§ **Work instructions**
These records contain pictures, which must be left out; copy exactly the lines from the one with "df51ccbc83 Michael Kors" up to and including the one with "Lyst alice olivia".

§ **Collection entries**
━━━━━━━━━━━━━━━━━━━━
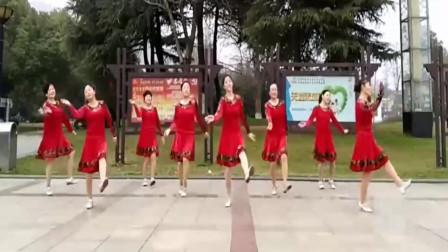 青春活力健身步子舞《天籁之音》,配上这曲调,足足的新疆味,超优美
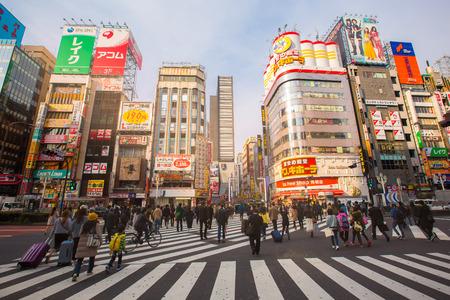 TOKYO - 28 maart: leven van de straat in Shinjuku 28 maart 2016 Shinjuku is een speciale afdeling gevestigd in Tokio Metropolis, Japan. Het is een belangrijk commercieel en administratief centrum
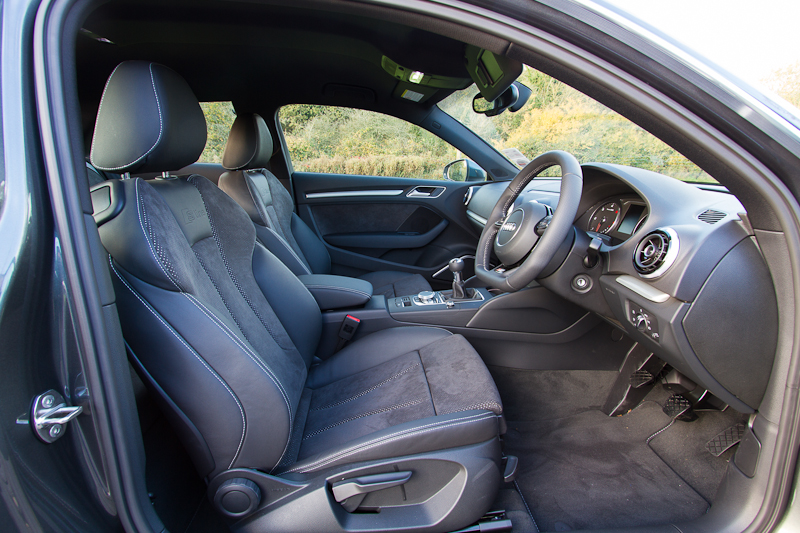 You wanted pics audi for Interieur cuir audi a4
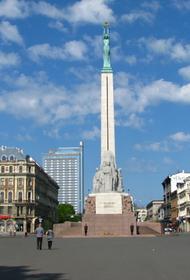 В Риге хотят осветить памятник Свободы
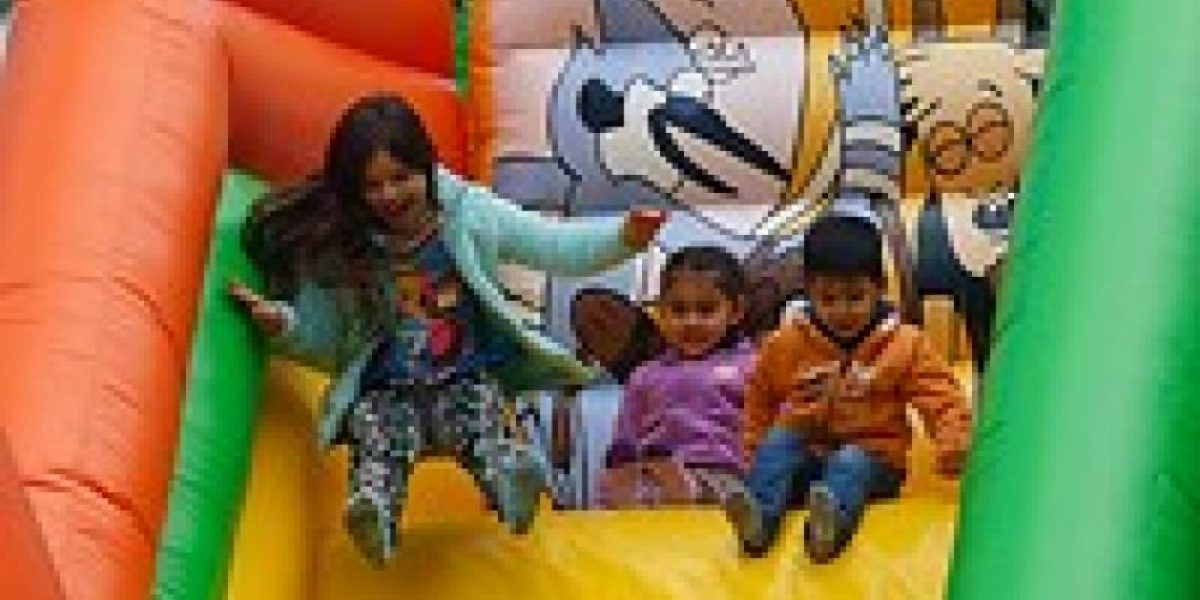 Formalizan a dueños de juegos inflables que lesionaron a niños en colegio de Pica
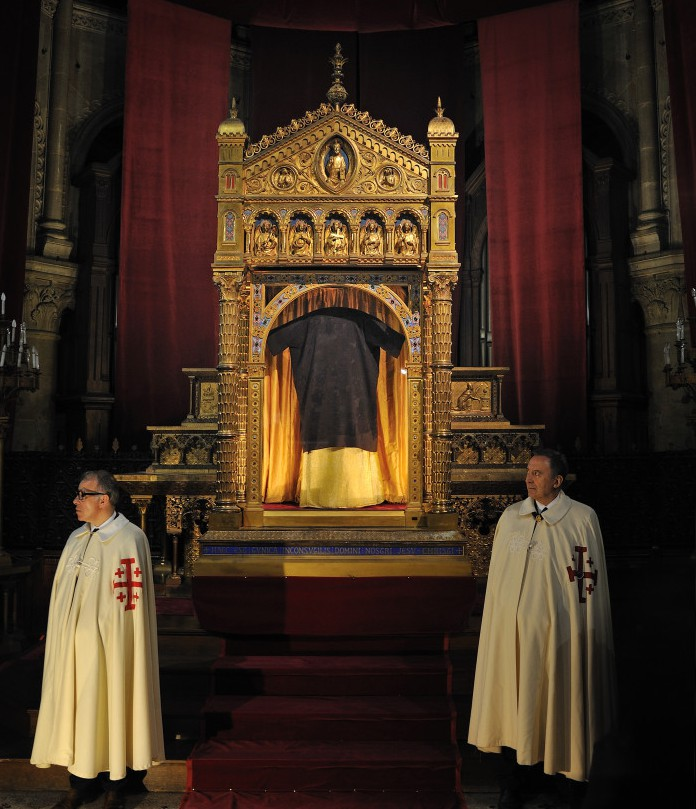 March 25, 2016 : The Holy Tunic of Christ in his showcase reliquary in the Basilica of Saint Denis Argenteuil. © Marc-Antoine Mouterde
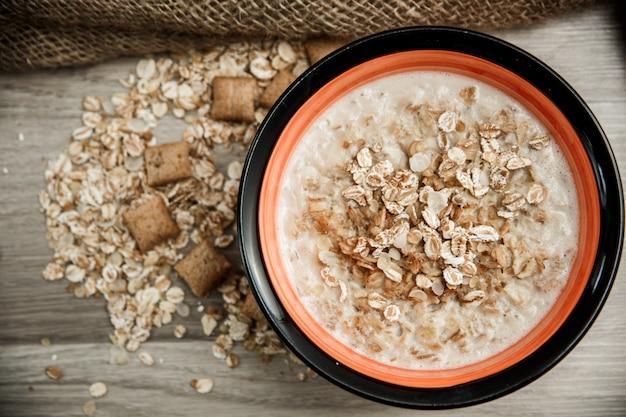 Almofadas de grãos de cinco cereais com recheio de chocolate cheio de leite sobre tela na mesa de madeira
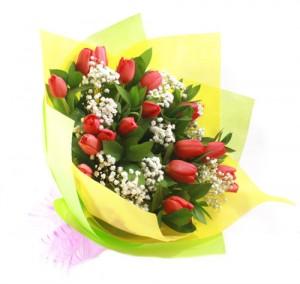 hand-bouquet-tulip-merah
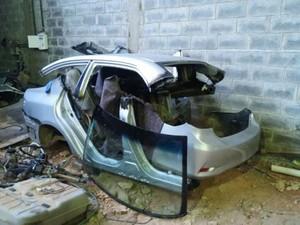 Carro apreendido em desmanche de Divinópolis (Foto: Polícia Civil/Divulgação)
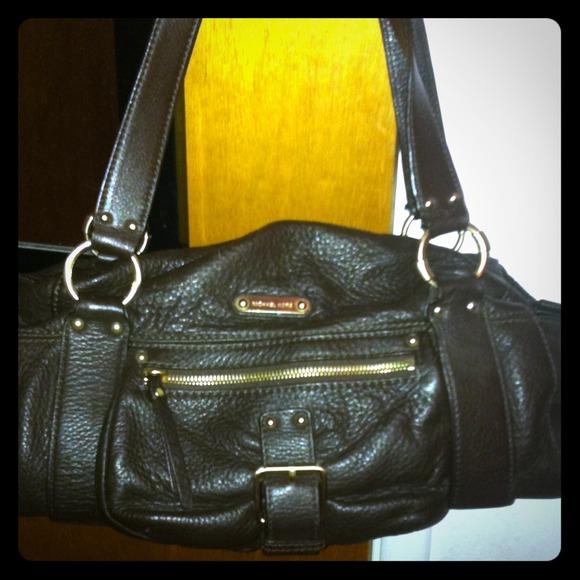 df51ccbc83 Michael Kors soft leather handbag. M 5466b1b19dd0eb0560042fe6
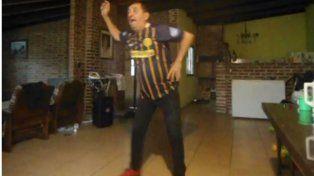 Con la camiseta 29 de Teo Gutiérrez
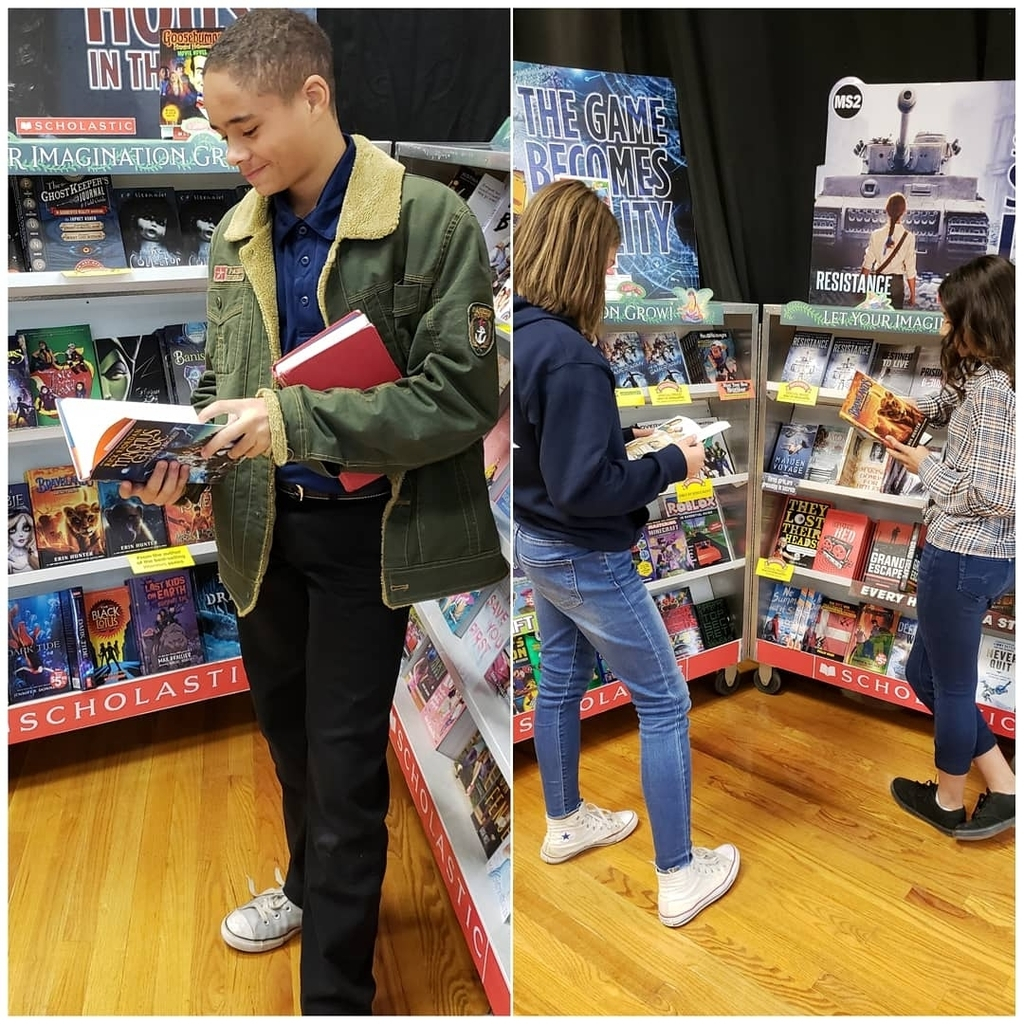 fall book fair 2019 students reading
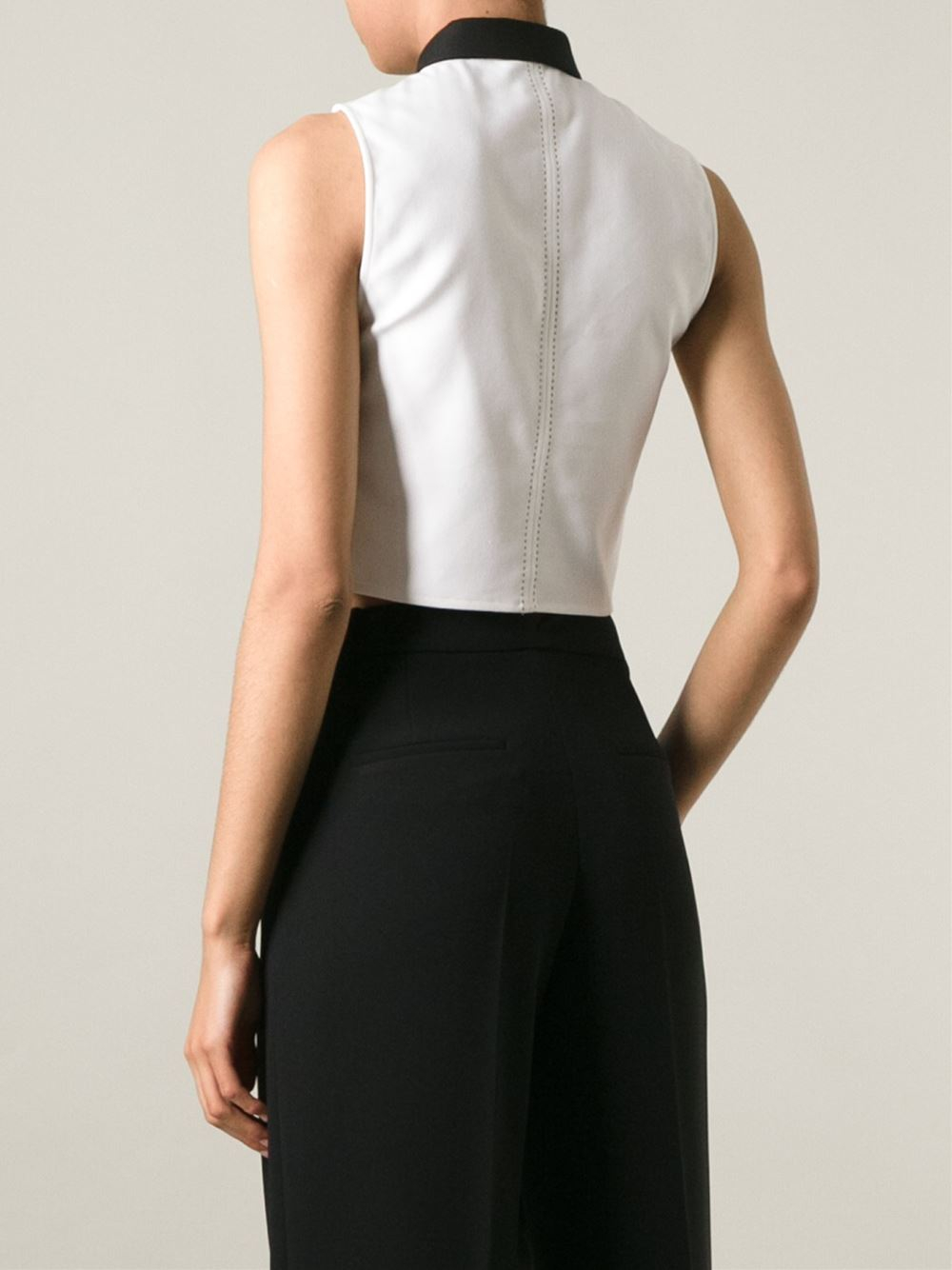 Lyst alice olivia contrasting collar cropped shirt in for Cropped white collared shirt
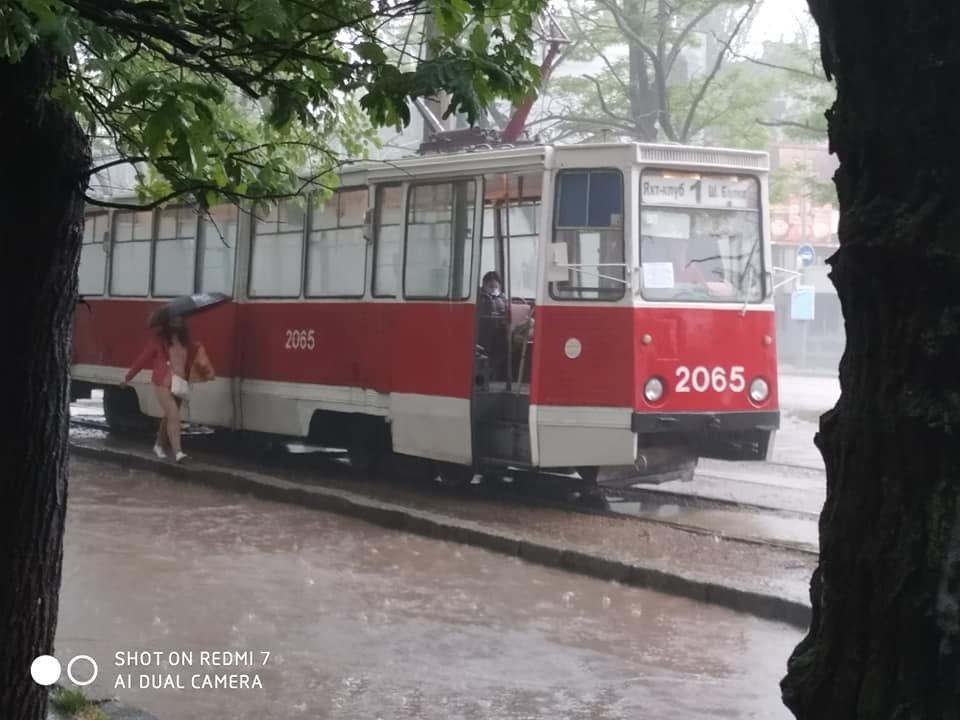 Из-за сильного дождя улицы в Николаеве подтопило, - ФОТО, фото-4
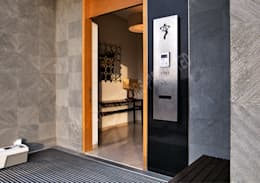Residence at Pune:  Corridor & hallway by Racheta Interiors Pvt Limited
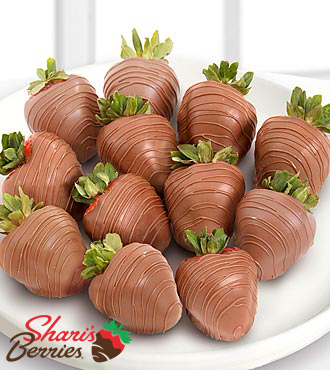 Chocolate Dip Delights™ Real Milk Chocolate Covered Strawberries - 12 piece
━━━━━━━━━━━━━━━━━━━━
§ **Solution**
 df51ccbc83 Michael Kors soft leather handbag. M 5466b1b19dd0eb0560042fe6
 Con la camiseta 29 de Teo Gutiérrez
 fall book fair 2019 students reading
 Lyst alice olivia contrasting collar cropped shirt in for Cropped white collared shirt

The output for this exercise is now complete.